Abstract 782TiP
Background
Immune checkpoint inhibitors (ICI) have revolutionised cancer treatment, resulting in long-term durable responses. In advanced disease, ICIs are administered every 2-6 weeks i.v. until cancer progression or unacceptable toxicity, which is often several years’ treatment. Physiological efficacy of anti-PD-1 antibodies (maximal receptor occupancy) is seen at lower doses than those in routine use. Pharmacodynamic studies indicate sustained target occupancy of >70% for at least 2 months, despite half-lives of 2-3 weeks. Therefore reducing the frequency of administration should be possible without compromising outcomes. REFINE tests limiting individual patient exposure to ICI whilst maintaining efficacy, with potential benefits in quality-of-life (reduced toxicity and fewer hospital visits) and lower drug treatment and attendance costs.
Trial design
REFINE is a randomised phase II, multi-arm, multi-stage (MAMS) adaptive basket trial investigating extended interval administration of ICIs. Eligible patients are those responding (radiologically) to ICI at 12 weeks. In stage I, patients (n= 160 per tumour-specific cohort) will be randomly allocated (1:1) to receive maintenance ICI at SOC vs extended dose interval. REFINE is currently recruiting patients with locally advanced or metastatic renal cell carcinoma who have received treatment with ipilimumab plus nivolumab. They will be randomised to receive maintenance nivolumab as SOC (480mg 4 weekly) vs extended interval dosing (480mg 8 weekly). Additional tumour cohorts will be opened shortly. Disease control will be analysed 6 months from completion of stage I recruitment and inform stage II, which will investigate up to 5 different treatment intervals. The primary outcome measure for both stages is progression-free survival. Secondary outcome measures include overall survival, quality-of-life, treatment-related toxicity and mean incremental pathway costs and quality-adjusted life-years per patient. REFINE will recruit across the UK. The trial is funded by the Jon Moulton Charity Trust and Medical Research Council, sponsored by University College London (UCL), and coordinated by the MRC CTU at UCL.
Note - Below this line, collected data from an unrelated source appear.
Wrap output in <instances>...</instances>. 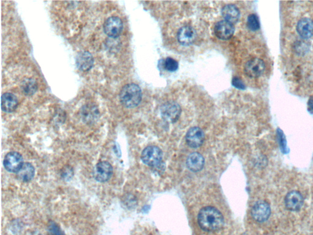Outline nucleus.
Here are the masks:
<instances>
[{"mask_svg":"<svg viewBox=\"0 0 313 235\" xmlns=\"http://www.w3.org/2000/svg\"><path fill=\"white\" fill-rule=\"evenodd\" d=\"M198 222L201 229L205 232H215L224 227V215L216 208L205 207L200 211Z\"/></svg>","mask_w":313,"mask_h":235,"instance_id":"nucleus-1","label":"nucleus"},{"mask_svg":"<svg viewBox=\"0 0 313 235\" xmlns=\"http://www.w3.org/2000/svg\"><path fill=\"white\" fill-rule=\"evenodd\" d=\"M121 104L127 108H134L140 104L142 92L140 87L135 83H129L122 88L119 93Z\"/></svg>","mask_w":313,"mask_h":235,"instance_id":"nucleus-2","label":"nucleus"},{"mask_svg":"<svg viewBox=\"0 0 313 235\" xmlns=\"http://www.w3.org/2000/svg\"><path fill=\"white\" fill-rule=\"evenodd\" d=\"M141 158L142 161L146 165L156 167V166L160 165L162 162V151L157 146H149L146 147L142 152Z\"/></svg>","mask_w":313,"mask_h":235,"instance_id":"nucleus-3","label":"nucleus"},{"mask_svg":"<svg viewBox=\"0 0 313 235\" xmlns=\"http://www.w3.org/2000/svg\"><path fill=\"white\" fill-rule=\"evenodd\" d=\"M23 157L16 151L7 153L4 159L5 169L9 172L17 173L23 165Z\"/></svg>","mask_w":313,"mask_h":235,"instance_id":"nucleus-4","label":"nucleus"},{"mask_svg":"<svg viewBox=\"0 0 313 235\" xmlns=\"http://www.w3.org/2000/svg\"><path fill=\"white\" fill-rule=\"evenodd\" d=\"M113 168L112 164L107 161L99 162L95 166L93 175L95 180L100 183H105L112 178Z\"/></svg>","mask_w":313,"mask_h":235,"instance_id":"nucleus-5","label":"nucleus"},{"mask_svg":"<svg viewBox=\"0 0 313 235\" xmlns=\"http://www.w3.org/2000/svg\"><path fill=\"white\" fill-rule=\"evenodd\" d=\"M271 209L270 205L265 201H258L252 208L251 214L254 220L258 222L266 221L270 217Z\"/></svg>","mask_w":313,"mask_h":235,"instance_id":"nucleus-6","label":"nucleus"},{"mask_svg":"<svg viewBox=\"0 0 313 235\" xmlns=\"http://www.w3.org/2000/svg\"><path fill=\"white\" fill-rule=\"evenodd\" d=\"M181 109L175 102H168L161 107V115L163 119L169 122H175L180 117Z\"/></svg>","mask_w":313,"mask_h":235,"instance_id":"nucleus-7","label":"nucleus"},{"mask_svg":"<svg viewBox=\"0 0 313 235\" xmlns=\"http://www.w3.org/2000/svg\"><path fill=\"white\" fill-rule=\"evenodd\" d=\"M123 24L121 19L117 17H110L105 21L104 30L108 36L112 38H116L122 33Z\"/></svg>","mask_w":313,"mask_h":235,"instance_id":"nucleus-8","label":"nucleus"},{"mask_svg":"<svg viewBox=\"0 0 313 235\" xmlns=\"http://www.w3.org/2000/svg\"><path fill=\"white\" fill-rule=\"evenodd\" d=\"M265 68V63L263 60L259 58H253L246 64L244 71L248 77L256 78L263 74Z\"/></svg>","mask_w":313,"mask_h":235,"instance_id":"nucleus-9","label":"nucleus"},{"mask_svg":"<svg viewBox=\"0 0 313 235\" xmlns=\"http://www.w3.org/2000/svg\"><path fill=\"white\" fill-rule=\"evenodd\" d=\"M204 133L198 127H193L188 130L185 140L188 146L192 148H199L204 141Z\"/></svg>","mask_w":313,"mask_h":235,"instance_id":"nucleus-10","label":"nucleus"},{"mask_svg":"<svg viewBox=\"0 0 313 235\" xmlns=\"http://www.w3.org/2000/svg\"><path fill=\"white\" fill-rule=\"evenodd\" d=\"M82 121L87 124H93L98 121L100 117V112L97 106L94 104H88L83 105L80 110Z\"/></svg>","mask_w":313,"mask_h":235,"instance_id":"nucleus-11","label":"nucleus"},{"mask_svg":"<svg viewBox=\"0 0 313 235\" xmlns=\"http://www.w3.org/2000/svg\"><path fill=\"white\" fill-rule=\"evenodd\" d=\"M235 28L234 24L226 21L218 22L215 24L214 33L218 38L222 40H227L231 38L234 33Z\"/></svg>","mask_w":313,"mask_h":235,"instance_id":"nucleus-12","label":"nucleus"},{"mask_svg":"<svg viewBox=\"0 0 313 235\" xmlns=\"http://www.w3.org/2000/svg\"><path fill=\"white\" fill-rule=\"evenodd\" d=\"M285 203L288 210L292 212L298 211L303 204V196L298 191H291L286 196Z\"/></svg>","mask_w":313,"mask_h":235,"instance_id":"nucleus-13","label":"nucleus"},{"mask_svg":"<svg viewBox=\"0 0 313 235\" xmlns=\"http://www.w3.org/2000/svg\"><path fill=\"white\" fill-rule=\"evenodd\" d=\"M197 37V33L190 26H182L179 29L178 33V40L179 43L183 46H190L194 43Z\"/></svg>","mask_w":313,"mask_h":235,"instance_id":"nucleus-14","label":"nucleus"},{"mask_svg":"<svg viewBox=\"0 0 313 235\" xmlns=\"http://www.w3.org/2000/svg\"><path fill=\"white\" fill-rule=\"evenodd\" d=\"M297 31L303 39H308L313 36V21L309 18H303L298 22Z\"/></svg>","mask_w":313,"mask_h":235,"instance_id":"nucleus-15","label":"nucleus"},{"mask_svg":"<svg viewBox=\"0 0 313 235\" xmlns=\"http://www.w3.org/2000/svg\"><path fill=\"white\" fill-rule=\"evenodd\" d=\"M94 58L89 51H82L78 54L76 58V65L80 70L88 71L92 68L94 65Z\"/></svg>","mask_w":313,"mask_h":235,"instance_id":"nucleus-16","label":"nucleus"},{"mask_svg":"<svg viewBox=\"0 0 313 235\" xmlns=\"http://www.w3.org/2000/svg\"><path fill=\"white\" fill-rule=\"evenodd\" d=\"M186 164L190 170L193 172H198L204 167V158L200 153L195 152L188 156Z\"/></svg>","mask_w":313,"mask_h":235,"instance_id":"nucleus-17","label":"nucleus"},{"mask_svg":"<svg viewBox=\"0 0 313 235\" xmlns=\"http://www.w3.org/2000/svg\"><path fill=\"white\" fill-rule=\"evenodd\" d=\"M19 101L16 95L6 93L1 95V109L6 113L14 112L18 106Z\"/></svg>","mask_w":313,"mask_h":235,"instance_id":"nucleus-18","label":"nucleus"},{"mask_svg":"<svg viewBox=\"0 0 313 235\" xmlns=\"http://www.w3.org/2000/svg\"><path fill=\"white\" fill-rule=\"evenodd\" d=\"M222 14L225 21L232 24L239 21L241 15L239 9L234 4H227L223 7Z\"/></svg>","mask_w":313,"mask_h":235,"instance_id":"nucleus-19","label":"nucleus"},{"mask_svg":"<svg viewBox=\"0 0 313 235\" xmlns=\"http://www.w3.org/2000/svg\"><path fill=\"white\" fill-rule=\"evenodd\" d=\"M17 174L20 180L23 182H28L33 180L35 175V168L31 163H25Z\"/></svg>","mask_w":313,"mask_h":235,"instance_id":"nucleus-20","label":"nucleus"},{"mask_svg":"<svg viewBox=\"0 0 313 235\" xmlns=\"http://www.w3.org/2000/svg\"><path fill=\"white\" fill-rule=\"evenodd\" d=\"M21 89L24 94L32 95L38 90V84L33 78H25L22 81Z\"/></svg>","mask_w":313,"mask_h":235,"instance_id":"nucleus-21","label":"nucleus"},{"mask_svg":"<svg viewBox=\"0 0 313 235\" xmlns=\"http://www.w3.org/2000/svg\"><path fill=\"white\" fill-rule=\"evenodd\" d=\"M247 26L251 31H258L260 28L258 17L256 14H250L247 19Z\"/></svg>","mask_w":313,"mask_h":235,"instance_id":"nucleus-22","label":"nucleus"},{"mask_svg":"<svg viewBox=\"0 0 313 235\" xmlns=\"http://www.w3.org/2000/svg\"><path fill=\"white\" fill-rule=\"evenodd\" d=\"M310 47L307 43L303 41H298L295 44V50L298 55H305L309 50Z\"/></svg>","mask_w":313,"mask_h":235,"instance_id":"nucleus-23","label":"nucleus"},{"mask_svg":"<svg viewBox=\"0 0 313 235\" xmlns=\"http://www.w3.org/2000/svg\"><path fill=\"white\" fill-rule=\"evenodd\" d=\"M48 235H66L56 222L51 221L48 225Z\"/></svg>","mask_w":313,"mask_h":235,"instance_id":"nucleus-24","label":"nucleus"},{"mask_svg":"<svg viewBox=\"0 0 313 235\" xmlns=\"http://www.w3.org/2000/svg\"><path fill=\"white\" fill-rule=\"evenodd\" d=\"M163 65L165 70L170 71V72H174V71L178 70L179 67L177 61L171 58H166L164 61Z\"/></svg>","mask_w":313,"mask_h":235,"instance_id":"nucleus-25","label":"nucleus"},{"mask_svg":"<svg viewBox=\"0 0 313 235\" xmlns=\"http://www.w3.org/2000/svg\"><path fill=\"white\" fill-rule=\"evenodd\" d=\"M277 135L278 139V143L280 144V148L283 153H286L288 151L287 147H286V141L283 132L281 130L278 129Z\"/></svg>","mask_w":313,"mask_h":235,"instance_id":"nucleus-26","label":"nucleus"},{"mask_svg":"<svg viewBox=\"0 0 313 235\" xmlns=\"http://www.w3.org/2000/svg\"><path fill=\"white\" fill-rule=\"evenodd\" d=\"M232 85H233L235 88L239 90H245L246 88L244 82H242L239 78L236 77L232 78Z\"/></svg>","mask_w":313,"mask_h":235,"instance_id":"nucleus-27","label":"nucleus"},{"mask_svg":"<svg viewBox=\"0 0 313 235\" xmlns=\"http://www.w3.org/2000/svg\"><path fill=\"white\" fill-rule=\"evenodd\" d=\"M308 105L310 111L313 112V95L311 96L308 100Z\"/></svg>","mask_w":313,"mask_h":235,"instance_id":"nucleus-28","label":"nucleus"},{"mask_svg":"<svg viewBox=\"0 0 313 235\" xmlns=\"http://www.w3.org/2000/svg\"><path fill=\"white\" fill-rule=\"evenodd\" d=\"M42 235L40 234V232L36 231V232H31L30 235Z\"/></svg>","mask_w":313,"mask_h":235,"instance_id":"nucleus-29","label":"nucleus"}]
</instances>
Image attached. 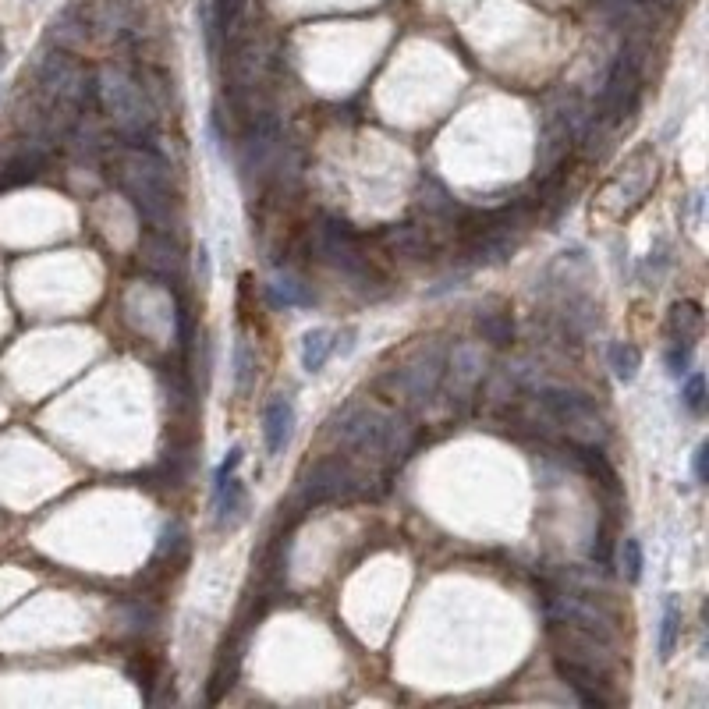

Clinical trial identification
NCT04913025.
Editorial acknowledgement
Legal entity responsible for the study
Medical Research Council Clinical Trials Unit at University College London.
Funding
Jon Moulton Charity Trust and Medical Research Council.
Disclosure
L.M. Pickering: Financial Interests, Personal, Invited Speaker: EISAI, Ipsen, Pfizer; Financial Interests, Personal, Advisory Role: BMS, EUSA Pharma, Pfizer, MSD. N.S. Vasudev: Financial Interests, Personal, Invited Speaker: BMS, Ipsen, EUSA Pharma; Financial Interests, Personal, Advisory Role: BMS, Merck, Pfizer, 4D Pharma; Financial Interests, Institutional, Research Grant: BMS. All other authors have declared no conflicts of interest.